>>>

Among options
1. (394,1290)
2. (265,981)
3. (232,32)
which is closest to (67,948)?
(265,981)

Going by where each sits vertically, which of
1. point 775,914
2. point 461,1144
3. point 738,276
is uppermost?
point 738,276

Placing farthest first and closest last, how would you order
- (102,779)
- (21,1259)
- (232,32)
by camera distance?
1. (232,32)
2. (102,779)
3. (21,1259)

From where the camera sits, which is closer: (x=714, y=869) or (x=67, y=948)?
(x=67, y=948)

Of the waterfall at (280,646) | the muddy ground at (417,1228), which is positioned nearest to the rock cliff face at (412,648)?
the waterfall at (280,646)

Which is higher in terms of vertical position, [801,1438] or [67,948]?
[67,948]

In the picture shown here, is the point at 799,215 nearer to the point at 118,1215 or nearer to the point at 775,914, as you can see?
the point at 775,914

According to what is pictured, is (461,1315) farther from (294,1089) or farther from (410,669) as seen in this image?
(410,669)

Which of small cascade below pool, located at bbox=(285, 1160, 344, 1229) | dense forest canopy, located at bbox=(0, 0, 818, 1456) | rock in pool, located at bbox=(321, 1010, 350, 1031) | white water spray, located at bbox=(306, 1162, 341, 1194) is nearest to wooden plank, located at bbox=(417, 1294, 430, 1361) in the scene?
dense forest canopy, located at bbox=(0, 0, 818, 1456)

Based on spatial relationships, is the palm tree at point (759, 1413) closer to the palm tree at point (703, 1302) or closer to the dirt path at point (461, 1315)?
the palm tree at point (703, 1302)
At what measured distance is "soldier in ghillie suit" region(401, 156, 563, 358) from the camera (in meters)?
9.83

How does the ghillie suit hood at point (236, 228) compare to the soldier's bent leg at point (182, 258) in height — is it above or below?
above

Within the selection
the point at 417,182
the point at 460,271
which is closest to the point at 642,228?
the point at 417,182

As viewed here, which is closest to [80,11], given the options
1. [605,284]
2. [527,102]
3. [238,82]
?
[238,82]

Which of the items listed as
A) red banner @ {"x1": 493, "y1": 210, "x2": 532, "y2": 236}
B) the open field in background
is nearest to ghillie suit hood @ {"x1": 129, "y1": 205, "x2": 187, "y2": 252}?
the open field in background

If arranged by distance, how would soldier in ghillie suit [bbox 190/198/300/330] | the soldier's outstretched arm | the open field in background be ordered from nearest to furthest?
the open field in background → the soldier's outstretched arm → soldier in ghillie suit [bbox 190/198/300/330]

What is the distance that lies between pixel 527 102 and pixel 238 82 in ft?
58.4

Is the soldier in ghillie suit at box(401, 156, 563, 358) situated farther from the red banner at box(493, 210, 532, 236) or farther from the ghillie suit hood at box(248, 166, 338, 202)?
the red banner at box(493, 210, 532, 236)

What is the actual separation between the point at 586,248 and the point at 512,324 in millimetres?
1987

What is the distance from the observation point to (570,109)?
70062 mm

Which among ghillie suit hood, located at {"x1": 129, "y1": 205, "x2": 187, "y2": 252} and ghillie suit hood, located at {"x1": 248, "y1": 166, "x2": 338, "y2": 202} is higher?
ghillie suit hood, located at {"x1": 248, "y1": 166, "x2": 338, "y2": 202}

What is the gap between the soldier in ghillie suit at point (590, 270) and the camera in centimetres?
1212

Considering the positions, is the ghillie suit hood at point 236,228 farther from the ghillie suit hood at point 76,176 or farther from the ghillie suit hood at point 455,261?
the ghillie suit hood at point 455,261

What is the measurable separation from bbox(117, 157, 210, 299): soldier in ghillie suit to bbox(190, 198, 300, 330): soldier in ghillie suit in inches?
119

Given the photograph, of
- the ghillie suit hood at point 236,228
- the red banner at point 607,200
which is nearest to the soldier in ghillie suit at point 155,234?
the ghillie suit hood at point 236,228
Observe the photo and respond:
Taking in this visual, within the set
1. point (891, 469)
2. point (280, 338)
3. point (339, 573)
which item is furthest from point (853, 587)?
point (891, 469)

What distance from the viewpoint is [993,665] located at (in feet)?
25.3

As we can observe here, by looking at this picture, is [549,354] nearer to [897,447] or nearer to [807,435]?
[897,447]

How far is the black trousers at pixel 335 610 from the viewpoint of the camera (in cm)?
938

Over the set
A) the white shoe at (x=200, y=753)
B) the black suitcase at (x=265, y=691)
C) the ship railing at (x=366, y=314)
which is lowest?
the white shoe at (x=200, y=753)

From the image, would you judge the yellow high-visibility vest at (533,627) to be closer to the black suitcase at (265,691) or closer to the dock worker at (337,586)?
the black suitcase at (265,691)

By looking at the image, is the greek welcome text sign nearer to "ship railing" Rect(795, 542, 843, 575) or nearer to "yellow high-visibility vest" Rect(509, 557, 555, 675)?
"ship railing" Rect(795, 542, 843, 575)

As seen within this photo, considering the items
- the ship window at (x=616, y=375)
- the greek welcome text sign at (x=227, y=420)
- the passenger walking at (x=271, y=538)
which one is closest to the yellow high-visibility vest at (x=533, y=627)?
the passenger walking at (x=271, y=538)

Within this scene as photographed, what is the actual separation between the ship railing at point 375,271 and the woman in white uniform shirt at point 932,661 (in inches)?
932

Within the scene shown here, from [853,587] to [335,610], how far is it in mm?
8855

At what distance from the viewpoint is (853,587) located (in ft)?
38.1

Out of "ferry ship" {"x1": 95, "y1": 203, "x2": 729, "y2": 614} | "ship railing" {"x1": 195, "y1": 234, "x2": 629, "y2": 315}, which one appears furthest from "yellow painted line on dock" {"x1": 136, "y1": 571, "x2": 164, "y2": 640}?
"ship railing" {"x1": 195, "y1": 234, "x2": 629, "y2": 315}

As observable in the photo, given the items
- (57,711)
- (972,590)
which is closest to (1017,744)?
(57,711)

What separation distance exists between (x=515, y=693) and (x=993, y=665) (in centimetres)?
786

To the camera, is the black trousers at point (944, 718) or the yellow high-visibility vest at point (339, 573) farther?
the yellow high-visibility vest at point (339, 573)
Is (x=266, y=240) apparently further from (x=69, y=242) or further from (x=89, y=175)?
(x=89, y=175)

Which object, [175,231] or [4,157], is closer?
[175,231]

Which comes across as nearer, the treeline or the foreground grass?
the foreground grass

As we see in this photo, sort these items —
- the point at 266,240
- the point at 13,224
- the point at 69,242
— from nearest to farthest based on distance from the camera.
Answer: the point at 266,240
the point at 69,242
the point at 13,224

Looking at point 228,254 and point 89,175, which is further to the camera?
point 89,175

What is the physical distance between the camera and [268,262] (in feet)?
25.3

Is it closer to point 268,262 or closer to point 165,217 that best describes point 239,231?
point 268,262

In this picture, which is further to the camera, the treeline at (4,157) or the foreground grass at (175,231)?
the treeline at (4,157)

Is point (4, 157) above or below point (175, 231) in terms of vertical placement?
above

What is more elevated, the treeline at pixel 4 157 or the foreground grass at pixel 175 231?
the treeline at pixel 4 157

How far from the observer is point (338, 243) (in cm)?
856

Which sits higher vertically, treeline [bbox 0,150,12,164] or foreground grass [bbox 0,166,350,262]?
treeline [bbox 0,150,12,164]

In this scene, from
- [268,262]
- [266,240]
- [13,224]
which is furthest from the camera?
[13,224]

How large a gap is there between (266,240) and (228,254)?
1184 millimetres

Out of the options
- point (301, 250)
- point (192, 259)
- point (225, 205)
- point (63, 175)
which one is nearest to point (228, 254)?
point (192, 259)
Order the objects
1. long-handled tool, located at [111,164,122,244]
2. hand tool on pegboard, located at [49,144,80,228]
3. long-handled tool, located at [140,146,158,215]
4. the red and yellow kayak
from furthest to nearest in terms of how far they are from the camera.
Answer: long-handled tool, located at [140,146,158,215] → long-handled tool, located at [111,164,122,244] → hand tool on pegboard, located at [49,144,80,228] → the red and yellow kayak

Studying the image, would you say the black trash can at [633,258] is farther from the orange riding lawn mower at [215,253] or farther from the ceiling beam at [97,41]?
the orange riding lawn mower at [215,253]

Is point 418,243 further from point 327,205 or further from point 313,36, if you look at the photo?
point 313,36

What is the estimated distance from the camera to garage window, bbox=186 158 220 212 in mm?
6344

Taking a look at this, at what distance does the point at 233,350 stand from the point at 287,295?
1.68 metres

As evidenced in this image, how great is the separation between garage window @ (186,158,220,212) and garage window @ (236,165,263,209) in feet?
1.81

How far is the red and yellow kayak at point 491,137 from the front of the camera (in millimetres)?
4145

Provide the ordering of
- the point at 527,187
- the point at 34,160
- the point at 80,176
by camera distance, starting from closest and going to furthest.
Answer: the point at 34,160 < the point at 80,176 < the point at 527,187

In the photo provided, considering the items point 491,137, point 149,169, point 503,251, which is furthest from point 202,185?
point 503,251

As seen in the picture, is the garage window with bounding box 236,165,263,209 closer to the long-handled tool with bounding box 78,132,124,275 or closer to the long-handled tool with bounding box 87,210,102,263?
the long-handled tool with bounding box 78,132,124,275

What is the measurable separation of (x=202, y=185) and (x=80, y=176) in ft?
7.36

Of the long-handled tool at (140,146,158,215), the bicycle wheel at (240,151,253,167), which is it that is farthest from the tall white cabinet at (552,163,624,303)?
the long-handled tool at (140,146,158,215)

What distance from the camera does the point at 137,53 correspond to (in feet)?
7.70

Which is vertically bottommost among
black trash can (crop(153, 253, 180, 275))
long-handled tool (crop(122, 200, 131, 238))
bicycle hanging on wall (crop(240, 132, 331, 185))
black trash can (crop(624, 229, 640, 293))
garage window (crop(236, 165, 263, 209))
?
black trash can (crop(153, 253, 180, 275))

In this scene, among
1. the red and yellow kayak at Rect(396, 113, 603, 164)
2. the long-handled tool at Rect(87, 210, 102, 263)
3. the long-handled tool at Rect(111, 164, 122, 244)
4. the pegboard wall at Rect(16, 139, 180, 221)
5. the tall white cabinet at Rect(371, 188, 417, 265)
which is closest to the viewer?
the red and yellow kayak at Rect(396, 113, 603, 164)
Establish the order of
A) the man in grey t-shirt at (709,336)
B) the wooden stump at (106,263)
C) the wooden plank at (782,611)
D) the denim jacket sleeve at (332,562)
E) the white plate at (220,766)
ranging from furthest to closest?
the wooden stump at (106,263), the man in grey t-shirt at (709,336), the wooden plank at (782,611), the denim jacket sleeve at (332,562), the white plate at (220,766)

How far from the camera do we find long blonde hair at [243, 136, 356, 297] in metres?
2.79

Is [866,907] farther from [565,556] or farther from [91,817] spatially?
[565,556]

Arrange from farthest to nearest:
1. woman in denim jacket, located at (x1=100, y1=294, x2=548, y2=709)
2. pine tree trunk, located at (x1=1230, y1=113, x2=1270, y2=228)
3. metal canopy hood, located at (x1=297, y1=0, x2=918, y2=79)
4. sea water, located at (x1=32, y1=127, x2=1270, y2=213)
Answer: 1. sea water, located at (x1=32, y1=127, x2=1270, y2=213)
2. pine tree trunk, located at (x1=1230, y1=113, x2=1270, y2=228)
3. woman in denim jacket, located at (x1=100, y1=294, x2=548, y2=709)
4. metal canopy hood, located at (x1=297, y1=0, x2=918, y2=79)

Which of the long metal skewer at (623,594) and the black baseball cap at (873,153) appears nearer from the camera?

<<<

> **Problem description**: Return exactly the lines from the line bearing "Establish the order of" to the end of the records, inclusive of both; include no other lines.

> **Task response**:
Establish the order of
A) the man in grey t-shirt at (709,336)
B) the wooden stump at (106,263)
C) the wooden plank at (782,611)
D) the denim jacket sleeve at (332,562)
E) the white plate at (220,766)
ranging from furthest to closest?
the wooden stump at (106,263), the man in grey t-shirt at (709,336), the wooden plank at (782,611), the denim jacket sleeve at (332,562), the white plate at (220,766)

How far from the camera do we find long blonde hair at [243, 136, 356, 297] in metres?
2.79

Is [866,907] farther from [565,556] or farther from [91,817] spatially?
[565,556]

Arrange from farthest to nearest:
1. woman in denim jacket, located at (x1=100, y1=294, x2=548, y2=709)
2. pine tree trunk, located at (x1=1230, y1=113, x2=1270, y2=228)
3. metal canopy hood, located at (x1=297, y1=0, x2=918, y2=79)
4. sea water, located at (x1=32, y1=127, x2=1270, y2=213)
Answer: 1. sea water, located at (x1=32, y1=127, x2=1270, y2=213)
2. pine tree trunk, located at (x1=1230, y1=113, x2=1270, y2=228)
3. woman in denim jacket, located at (x1=100, y1=294, x2=548, y2=709)
4. metal canopy hood, located at (x1=297, y1=0, x2=918, y2=79)

Which of the long metal skewer at (623,594) and the black baseball cap at (873,153) appears nearer from the camera?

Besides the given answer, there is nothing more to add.